Summer Squash

This summer is the first time in a few that summer squash is missing from my garden. You hardy need a green thumb with this easy to grow plant and I have always had extreme success. It is an incredibly prolific plant – the more you pick the more it gives. Like winter squash, it is an edible gourd. Summer squash is best harvested or purchased when young, tender and under a certain length or diameter – depending upon its shape.

 

One year, after planting several zucchini plants, I found myself with more than I could ever eat or do anything with, friends and neighbors had plenty of zucchini. Planting a couple plants of each variety will yield plenty fruit, and you may still find there will be plenty to give away.

 

Varieties of Summer Squash

Three types of summer squash varieties most familiar and available at farmers markets and grocery stores:

Scallop Squash [also called Pattypan or Scallopini], Yellow Squash [crookneck or straight], and Zucchini [also called Courgette], are three types of summer squash varieties most familiar and available at farmers markets, co op’s, and grocery stores.
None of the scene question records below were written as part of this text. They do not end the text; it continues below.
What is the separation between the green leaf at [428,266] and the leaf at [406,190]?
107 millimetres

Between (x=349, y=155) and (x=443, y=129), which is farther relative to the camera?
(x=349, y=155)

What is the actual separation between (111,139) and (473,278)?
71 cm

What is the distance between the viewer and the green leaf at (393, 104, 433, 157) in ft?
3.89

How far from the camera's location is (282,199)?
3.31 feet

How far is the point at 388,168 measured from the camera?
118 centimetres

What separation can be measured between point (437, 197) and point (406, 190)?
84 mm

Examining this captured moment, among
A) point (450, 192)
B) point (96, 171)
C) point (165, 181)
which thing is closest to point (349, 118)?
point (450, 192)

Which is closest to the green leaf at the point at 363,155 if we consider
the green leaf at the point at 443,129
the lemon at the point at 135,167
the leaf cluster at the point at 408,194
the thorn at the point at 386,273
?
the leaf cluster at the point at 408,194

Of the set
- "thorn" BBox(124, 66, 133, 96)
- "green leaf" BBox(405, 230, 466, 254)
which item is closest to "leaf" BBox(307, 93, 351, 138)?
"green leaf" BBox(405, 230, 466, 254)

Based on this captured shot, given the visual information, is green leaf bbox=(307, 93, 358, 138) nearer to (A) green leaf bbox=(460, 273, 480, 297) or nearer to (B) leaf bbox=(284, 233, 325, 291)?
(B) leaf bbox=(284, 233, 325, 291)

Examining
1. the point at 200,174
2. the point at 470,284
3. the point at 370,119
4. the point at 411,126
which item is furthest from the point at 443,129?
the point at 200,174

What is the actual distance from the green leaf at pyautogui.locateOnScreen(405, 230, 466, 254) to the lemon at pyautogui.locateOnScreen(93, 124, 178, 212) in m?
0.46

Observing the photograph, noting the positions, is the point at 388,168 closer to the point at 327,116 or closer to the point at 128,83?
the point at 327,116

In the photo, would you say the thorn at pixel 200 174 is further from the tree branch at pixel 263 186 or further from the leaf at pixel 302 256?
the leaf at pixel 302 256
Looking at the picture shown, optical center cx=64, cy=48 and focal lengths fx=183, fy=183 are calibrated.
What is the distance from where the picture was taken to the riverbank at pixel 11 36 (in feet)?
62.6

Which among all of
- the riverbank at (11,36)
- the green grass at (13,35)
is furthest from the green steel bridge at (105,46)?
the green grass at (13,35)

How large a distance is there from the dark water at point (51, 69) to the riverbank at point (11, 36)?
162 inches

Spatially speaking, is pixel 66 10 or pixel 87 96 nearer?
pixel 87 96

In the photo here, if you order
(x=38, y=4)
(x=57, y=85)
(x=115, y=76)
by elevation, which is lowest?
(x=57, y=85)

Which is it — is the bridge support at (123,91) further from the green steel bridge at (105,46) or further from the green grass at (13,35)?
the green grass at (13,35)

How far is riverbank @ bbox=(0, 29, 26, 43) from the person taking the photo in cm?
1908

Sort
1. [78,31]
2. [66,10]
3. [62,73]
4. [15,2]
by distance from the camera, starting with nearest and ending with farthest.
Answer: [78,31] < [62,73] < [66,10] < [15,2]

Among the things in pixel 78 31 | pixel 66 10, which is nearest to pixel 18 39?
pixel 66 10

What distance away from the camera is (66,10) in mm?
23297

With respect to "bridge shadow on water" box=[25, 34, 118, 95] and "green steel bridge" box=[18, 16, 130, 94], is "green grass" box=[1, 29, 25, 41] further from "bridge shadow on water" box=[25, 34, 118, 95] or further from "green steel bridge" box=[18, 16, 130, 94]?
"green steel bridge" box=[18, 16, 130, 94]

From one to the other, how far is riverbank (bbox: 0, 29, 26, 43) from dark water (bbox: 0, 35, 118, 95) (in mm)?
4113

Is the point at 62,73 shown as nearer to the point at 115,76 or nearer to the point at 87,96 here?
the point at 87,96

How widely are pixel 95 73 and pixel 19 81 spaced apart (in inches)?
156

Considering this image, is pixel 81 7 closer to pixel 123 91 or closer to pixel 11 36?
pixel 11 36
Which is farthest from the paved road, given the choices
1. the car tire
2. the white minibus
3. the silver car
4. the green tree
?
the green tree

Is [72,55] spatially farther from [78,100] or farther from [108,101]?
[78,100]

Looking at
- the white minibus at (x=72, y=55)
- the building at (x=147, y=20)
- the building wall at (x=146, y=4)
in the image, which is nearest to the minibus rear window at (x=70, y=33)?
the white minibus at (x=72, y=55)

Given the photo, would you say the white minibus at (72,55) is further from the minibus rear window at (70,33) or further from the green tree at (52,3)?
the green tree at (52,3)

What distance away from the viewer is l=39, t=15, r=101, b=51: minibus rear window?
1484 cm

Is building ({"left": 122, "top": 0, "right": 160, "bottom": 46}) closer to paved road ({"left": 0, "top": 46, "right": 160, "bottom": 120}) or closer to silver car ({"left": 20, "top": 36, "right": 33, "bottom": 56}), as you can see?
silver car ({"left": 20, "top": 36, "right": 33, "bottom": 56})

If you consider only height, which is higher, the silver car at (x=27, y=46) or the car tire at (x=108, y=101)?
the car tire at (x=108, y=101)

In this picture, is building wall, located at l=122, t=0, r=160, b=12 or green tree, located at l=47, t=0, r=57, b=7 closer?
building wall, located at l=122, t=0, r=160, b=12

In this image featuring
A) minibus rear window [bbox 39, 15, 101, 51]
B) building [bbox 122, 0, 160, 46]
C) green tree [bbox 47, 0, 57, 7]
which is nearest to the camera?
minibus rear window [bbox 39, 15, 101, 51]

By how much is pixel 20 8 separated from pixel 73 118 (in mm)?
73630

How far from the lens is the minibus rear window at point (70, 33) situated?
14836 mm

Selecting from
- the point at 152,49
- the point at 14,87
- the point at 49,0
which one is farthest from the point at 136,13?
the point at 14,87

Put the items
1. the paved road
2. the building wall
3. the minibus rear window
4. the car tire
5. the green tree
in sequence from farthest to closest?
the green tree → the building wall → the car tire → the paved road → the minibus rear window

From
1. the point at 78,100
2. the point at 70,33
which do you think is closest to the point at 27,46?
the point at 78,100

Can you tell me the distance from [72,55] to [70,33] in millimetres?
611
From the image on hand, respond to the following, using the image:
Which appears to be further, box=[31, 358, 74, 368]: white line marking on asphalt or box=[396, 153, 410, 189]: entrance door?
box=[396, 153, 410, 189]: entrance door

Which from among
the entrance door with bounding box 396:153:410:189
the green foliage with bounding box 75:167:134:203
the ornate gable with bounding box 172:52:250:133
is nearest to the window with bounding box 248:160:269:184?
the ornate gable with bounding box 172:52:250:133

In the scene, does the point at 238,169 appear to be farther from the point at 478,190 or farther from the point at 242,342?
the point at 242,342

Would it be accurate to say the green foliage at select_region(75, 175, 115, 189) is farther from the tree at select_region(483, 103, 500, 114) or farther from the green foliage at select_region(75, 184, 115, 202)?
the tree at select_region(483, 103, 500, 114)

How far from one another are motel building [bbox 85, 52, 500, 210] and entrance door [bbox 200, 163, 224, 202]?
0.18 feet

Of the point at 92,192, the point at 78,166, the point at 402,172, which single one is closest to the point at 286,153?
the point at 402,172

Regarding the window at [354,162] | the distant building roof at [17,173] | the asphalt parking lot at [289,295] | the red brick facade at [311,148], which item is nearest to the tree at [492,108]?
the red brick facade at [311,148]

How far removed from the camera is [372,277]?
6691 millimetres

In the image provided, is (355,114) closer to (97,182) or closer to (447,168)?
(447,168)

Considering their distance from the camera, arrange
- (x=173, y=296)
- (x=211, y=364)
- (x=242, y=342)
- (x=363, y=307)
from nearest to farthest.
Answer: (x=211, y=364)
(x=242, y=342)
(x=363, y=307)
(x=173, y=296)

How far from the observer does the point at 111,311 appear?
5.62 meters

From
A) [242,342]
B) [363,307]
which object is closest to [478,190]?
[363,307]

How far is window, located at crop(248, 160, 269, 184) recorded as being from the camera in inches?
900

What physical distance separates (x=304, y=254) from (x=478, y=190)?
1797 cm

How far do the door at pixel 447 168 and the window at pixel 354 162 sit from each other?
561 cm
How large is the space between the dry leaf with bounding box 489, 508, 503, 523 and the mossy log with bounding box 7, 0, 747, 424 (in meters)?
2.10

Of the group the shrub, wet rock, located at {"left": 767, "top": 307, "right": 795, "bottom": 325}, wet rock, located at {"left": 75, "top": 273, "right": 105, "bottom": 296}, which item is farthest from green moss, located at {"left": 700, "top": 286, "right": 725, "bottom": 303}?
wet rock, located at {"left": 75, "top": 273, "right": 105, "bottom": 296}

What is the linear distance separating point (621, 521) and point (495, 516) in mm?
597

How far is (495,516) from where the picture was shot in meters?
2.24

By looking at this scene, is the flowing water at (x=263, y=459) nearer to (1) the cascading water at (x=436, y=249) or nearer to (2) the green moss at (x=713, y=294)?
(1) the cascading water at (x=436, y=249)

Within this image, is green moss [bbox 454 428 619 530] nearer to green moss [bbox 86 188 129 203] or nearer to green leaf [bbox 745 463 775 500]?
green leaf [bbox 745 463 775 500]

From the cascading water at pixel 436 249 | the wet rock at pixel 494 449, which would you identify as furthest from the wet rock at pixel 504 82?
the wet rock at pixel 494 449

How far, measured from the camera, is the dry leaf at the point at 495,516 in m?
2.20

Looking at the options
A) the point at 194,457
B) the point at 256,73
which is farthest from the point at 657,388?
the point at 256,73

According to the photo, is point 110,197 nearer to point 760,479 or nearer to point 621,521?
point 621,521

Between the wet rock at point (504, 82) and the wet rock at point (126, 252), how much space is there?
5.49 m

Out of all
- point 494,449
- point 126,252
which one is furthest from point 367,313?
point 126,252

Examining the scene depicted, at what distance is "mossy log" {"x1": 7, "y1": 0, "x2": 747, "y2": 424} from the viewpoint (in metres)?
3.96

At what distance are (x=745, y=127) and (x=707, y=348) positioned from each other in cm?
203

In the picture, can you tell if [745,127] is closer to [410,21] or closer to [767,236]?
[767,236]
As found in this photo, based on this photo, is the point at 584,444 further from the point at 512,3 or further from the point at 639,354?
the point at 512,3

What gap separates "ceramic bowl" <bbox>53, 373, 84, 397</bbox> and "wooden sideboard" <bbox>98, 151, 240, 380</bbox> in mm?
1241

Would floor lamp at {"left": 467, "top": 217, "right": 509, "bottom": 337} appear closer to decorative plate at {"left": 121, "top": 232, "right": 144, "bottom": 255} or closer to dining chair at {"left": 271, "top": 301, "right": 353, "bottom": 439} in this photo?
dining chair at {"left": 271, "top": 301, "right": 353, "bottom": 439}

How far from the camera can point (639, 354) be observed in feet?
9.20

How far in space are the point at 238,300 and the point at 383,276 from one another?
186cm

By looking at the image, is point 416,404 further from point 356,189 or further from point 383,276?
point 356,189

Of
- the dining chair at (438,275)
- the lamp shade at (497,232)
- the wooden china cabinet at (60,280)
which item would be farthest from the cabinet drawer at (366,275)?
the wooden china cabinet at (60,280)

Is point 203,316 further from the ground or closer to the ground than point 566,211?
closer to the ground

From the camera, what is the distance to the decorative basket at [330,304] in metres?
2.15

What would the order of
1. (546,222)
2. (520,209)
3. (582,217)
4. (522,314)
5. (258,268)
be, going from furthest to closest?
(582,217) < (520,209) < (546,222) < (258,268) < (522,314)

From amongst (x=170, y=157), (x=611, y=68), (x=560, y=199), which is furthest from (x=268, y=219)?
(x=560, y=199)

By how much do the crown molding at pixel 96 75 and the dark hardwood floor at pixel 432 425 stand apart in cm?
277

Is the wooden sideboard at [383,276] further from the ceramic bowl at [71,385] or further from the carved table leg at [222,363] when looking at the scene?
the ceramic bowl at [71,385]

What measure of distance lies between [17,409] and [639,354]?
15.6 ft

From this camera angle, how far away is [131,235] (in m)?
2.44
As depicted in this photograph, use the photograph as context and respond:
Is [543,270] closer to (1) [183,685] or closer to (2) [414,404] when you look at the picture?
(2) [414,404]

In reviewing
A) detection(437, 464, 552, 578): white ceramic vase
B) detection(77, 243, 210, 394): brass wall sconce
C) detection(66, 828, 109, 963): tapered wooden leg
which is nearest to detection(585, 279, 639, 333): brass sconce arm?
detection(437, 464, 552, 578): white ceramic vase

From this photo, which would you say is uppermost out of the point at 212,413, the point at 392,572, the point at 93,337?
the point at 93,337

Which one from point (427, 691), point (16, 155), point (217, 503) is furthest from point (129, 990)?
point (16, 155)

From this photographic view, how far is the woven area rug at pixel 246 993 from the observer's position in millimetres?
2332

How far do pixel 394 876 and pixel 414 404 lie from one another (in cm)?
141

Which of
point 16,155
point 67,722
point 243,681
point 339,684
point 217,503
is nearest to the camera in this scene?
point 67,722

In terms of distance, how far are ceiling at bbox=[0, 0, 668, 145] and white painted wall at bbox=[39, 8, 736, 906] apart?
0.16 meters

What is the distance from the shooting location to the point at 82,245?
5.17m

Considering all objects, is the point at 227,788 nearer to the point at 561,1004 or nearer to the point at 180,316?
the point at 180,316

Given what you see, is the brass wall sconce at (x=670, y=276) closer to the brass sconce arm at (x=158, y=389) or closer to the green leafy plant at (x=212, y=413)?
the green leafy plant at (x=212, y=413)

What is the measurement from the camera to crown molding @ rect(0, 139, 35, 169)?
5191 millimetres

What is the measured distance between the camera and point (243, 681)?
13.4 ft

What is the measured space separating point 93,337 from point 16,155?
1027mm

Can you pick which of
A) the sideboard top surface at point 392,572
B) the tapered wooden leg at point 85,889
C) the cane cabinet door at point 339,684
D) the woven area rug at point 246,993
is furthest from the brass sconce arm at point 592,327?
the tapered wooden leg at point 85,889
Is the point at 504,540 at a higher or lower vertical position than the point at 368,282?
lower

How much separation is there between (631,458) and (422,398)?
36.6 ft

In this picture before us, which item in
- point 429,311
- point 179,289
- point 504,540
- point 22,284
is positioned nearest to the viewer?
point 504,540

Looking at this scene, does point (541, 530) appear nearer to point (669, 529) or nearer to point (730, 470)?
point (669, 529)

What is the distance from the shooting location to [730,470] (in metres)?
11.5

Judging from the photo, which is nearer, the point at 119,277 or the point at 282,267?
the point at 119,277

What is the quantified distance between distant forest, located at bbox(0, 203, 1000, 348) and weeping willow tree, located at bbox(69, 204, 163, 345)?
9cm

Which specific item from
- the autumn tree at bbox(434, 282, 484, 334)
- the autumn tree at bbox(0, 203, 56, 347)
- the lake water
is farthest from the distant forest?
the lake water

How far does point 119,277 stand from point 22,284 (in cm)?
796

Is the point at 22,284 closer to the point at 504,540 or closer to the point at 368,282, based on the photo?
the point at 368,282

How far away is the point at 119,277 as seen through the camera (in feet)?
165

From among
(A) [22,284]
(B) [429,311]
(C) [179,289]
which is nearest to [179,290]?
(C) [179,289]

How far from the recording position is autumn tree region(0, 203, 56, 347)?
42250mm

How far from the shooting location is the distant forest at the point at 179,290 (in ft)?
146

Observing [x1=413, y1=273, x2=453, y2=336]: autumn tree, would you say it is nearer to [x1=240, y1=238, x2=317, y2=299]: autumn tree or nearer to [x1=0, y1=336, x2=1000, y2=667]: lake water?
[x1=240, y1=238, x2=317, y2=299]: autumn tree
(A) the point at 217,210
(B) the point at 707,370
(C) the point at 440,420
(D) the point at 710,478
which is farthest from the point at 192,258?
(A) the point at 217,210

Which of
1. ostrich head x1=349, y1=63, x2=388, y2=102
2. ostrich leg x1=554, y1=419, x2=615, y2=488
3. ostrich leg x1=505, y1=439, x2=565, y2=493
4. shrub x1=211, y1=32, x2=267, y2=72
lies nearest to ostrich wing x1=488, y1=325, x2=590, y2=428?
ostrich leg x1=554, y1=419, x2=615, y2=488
Nutritional Profile and Benefits of Summer Squash

Zucchini, yellow squash and scallop squash are close equals when it comes to their nutritional value. Keep the peel in tact, this is where many of the nutrients are found, so avoid peeling summer squash.

Calcium | Carbohydrates | Dietary Fiber | Manganese | Potassium | Vitamin A | Vitamin B9 [Folate-Folic Acid] | Vitamin C

Selecting and Storing Summer Squash

Look for summer squash with firm and glossy skin. Handled with care as summer squash bruises easily. Ideally, zucchini and yellow squash should be less than 6 to 8 inches in length and scallop squash should be less than 3 to 4 inches in diameter.

Refrigerate unwashed summer squash in an open or perforated bag for up to a week.

There are two ways to preserve summer squash by freezing, first wash it, then cut the squash in half lengthwise and scoop away any seeds from the middle section. Rinse and make slices, cubes or grate. The second option is to freeze the squash whole. Keep in mind that freezing softens the flesh of the squash. Frozen zucchini keeps up to 4 months.

Tips for Preparing Summer Squash

Summer squash mix well with onions, tomatoes and okra in vegetable medleys. Summer squash can be used interchangeably in most recipes. Tiny baby squash can be used as appetizers.

Don’t waste male squash blossoms by leaving them in the garden. If you do not have the time or inclination to prepare them separately, toss them in the salad bowl or add to any squash preparation.

Wash and trim summer squash before using. Cut into appropriate sizes or pieces [grate, thinly slice] for your recipe.

Peel and seed any older, tougher, oversized squash. Cut squash to appropriate size when preparing your recipe.

Serving Suggestions

 

Summer squash is great raw served as a low-calorie snack, as part of a vegetable platter with an accompanying dip, tossed in salads, or stuffed.

Because of its mild flavor, it makes a nice substitute for cucumbers in some recipes.

Basil, chives, dill, marjoram, mint, and pepper are some herbs and spices well suited to enhance the mild flavor of summer squash and garlic, onions and tomatoes team well with summer squash.

Don’t forget the zucchini blossoms. Both the male and female flower blossoms are edible [the male blossom grows from the stem and the female blossom grows from the zucchini fruit]. A well-known way to serve zucchini blossoms is to stuff them. They can be used to garnish a dish or add to salads and soups.